Data for processing:
########################################

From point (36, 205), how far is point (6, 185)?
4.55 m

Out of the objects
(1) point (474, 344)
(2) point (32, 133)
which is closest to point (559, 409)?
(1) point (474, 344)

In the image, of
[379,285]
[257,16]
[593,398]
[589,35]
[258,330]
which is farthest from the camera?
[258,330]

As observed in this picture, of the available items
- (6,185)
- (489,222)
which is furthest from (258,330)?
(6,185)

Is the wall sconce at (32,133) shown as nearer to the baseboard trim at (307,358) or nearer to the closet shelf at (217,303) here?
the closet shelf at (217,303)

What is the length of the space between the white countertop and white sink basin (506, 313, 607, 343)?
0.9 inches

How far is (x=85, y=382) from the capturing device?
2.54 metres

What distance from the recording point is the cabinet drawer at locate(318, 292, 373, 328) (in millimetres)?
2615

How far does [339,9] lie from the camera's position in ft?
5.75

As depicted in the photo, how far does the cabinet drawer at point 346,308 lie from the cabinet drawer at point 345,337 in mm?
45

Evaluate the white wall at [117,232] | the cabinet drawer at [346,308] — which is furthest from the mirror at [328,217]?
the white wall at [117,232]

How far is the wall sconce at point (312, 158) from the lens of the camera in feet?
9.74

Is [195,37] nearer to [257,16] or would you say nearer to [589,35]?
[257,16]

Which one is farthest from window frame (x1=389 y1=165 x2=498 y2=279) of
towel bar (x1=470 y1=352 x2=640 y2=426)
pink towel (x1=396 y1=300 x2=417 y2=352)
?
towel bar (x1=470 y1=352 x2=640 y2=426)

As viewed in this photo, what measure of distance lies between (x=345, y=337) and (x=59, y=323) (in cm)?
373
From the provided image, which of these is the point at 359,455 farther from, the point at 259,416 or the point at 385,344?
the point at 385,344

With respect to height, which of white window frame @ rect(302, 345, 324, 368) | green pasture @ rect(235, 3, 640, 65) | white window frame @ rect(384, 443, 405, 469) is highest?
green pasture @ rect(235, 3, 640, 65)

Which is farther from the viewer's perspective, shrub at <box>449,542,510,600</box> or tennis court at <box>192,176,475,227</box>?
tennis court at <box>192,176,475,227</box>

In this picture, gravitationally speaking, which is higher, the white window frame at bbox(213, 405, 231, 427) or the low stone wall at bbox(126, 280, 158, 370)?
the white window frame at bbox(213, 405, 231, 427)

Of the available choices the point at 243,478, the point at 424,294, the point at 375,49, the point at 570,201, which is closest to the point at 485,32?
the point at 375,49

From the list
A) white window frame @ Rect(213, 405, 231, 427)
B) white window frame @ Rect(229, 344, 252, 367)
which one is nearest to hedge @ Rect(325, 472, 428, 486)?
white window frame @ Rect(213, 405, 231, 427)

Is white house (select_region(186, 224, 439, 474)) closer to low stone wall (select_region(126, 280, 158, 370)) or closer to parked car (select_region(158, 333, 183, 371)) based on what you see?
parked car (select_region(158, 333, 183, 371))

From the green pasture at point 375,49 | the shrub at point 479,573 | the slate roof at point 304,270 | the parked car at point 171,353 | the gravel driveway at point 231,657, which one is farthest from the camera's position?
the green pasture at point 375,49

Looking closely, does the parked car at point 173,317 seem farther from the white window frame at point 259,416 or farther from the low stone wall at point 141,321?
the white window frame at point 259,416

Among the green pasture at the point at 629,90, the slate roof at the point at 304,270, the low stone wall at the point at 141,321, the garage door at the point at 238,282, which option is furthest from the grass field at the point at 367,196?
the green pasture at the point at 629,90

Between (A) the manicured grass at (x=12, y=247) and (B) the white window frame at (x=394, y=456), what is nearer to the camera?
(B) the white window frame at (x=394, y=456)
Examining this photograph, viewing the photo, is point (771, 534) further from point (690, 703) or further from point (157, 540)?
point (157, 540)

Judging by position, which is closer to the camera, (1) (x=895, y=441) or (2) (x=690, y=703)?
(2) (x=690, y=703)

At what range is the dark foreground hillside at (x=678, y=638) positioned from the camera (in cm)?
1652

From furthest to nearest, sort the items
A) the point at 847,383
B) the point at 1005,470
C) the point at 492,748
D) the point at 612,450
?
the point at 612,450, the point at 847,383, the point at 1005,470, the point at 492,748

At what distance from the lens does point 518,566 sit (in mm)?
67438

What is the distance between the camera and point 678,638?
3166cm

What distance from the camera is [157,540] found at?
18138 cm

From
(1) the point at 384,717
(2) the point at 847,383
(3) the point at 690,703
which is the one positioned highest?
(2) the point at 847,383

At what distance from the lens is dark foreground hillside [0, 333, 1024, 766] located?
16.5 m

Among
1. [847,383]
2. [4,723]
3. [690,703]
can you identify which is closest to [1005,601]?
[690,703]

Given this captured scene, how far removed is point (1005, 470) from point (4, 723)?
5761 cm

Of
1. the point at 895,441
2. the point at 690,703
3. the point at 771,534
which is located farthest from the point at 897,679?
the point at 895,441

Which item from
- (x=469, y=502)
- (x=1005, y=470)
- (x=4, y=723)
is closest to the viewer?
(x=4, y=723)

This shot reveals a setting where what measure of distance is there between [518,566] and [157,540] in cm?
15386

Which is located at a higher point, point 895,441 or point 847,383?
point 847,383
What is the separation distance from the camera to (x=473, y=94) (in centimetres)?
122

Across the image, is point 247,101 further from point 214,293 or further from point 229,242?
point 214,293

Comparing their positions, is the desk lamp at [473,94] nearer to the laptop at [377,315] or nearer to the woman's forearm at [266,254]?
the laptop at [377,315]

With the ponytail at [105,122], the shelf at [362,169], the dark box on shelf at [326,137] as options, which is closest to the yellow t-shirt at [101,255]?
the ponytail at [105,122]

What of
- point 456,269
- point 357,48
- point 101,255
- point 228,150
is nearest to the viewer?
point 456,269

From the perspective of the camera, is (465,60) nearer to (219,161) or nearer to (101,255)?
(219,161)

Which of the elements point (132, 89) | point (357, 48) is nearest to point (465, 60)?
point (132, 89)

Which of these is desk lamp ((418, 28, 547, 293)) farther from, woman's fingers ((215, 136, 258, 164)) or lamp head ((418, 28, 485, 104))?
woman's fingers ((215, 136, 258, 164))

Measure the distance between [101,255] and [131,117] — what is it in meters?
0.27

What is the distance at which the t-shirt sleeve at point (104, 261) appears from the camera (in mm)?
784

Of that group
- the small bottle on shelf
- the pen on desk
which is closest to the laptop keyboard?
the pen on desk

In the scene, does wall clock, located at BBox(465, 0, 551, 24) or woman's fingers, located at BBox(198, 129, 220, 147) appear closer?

########################################

Task requirements: Can you turn everything from the line containing "Measure the distance" through the end of the records into a Markdown table with the columns Row and Line, numbering each line and skipping blank ones?

Exercise response:
| Row | Line |
|---|---|
| 1 | Measure the distance between [101,255] and [131,117] — what is it in meters? |
| 2 | 0.27 |
| 3 | What is the distance at which the t-shirt sleeve at point (104, 261) appears from the camera (in mm)? |
| 4 | 784 |
| 5 | Of that group |
| 6 | - the small bottle on shelf |
| 7 | - the pen on desk |
| 8 | which is closest to the laptop keyboard? |
| 9 | the pen on desk |
| 10 | In the scene, does wall clock, located at BBox(465, 0, 551, 24) or woman's fingers, located at BBox(198, 129, 220, 147) appear closer? |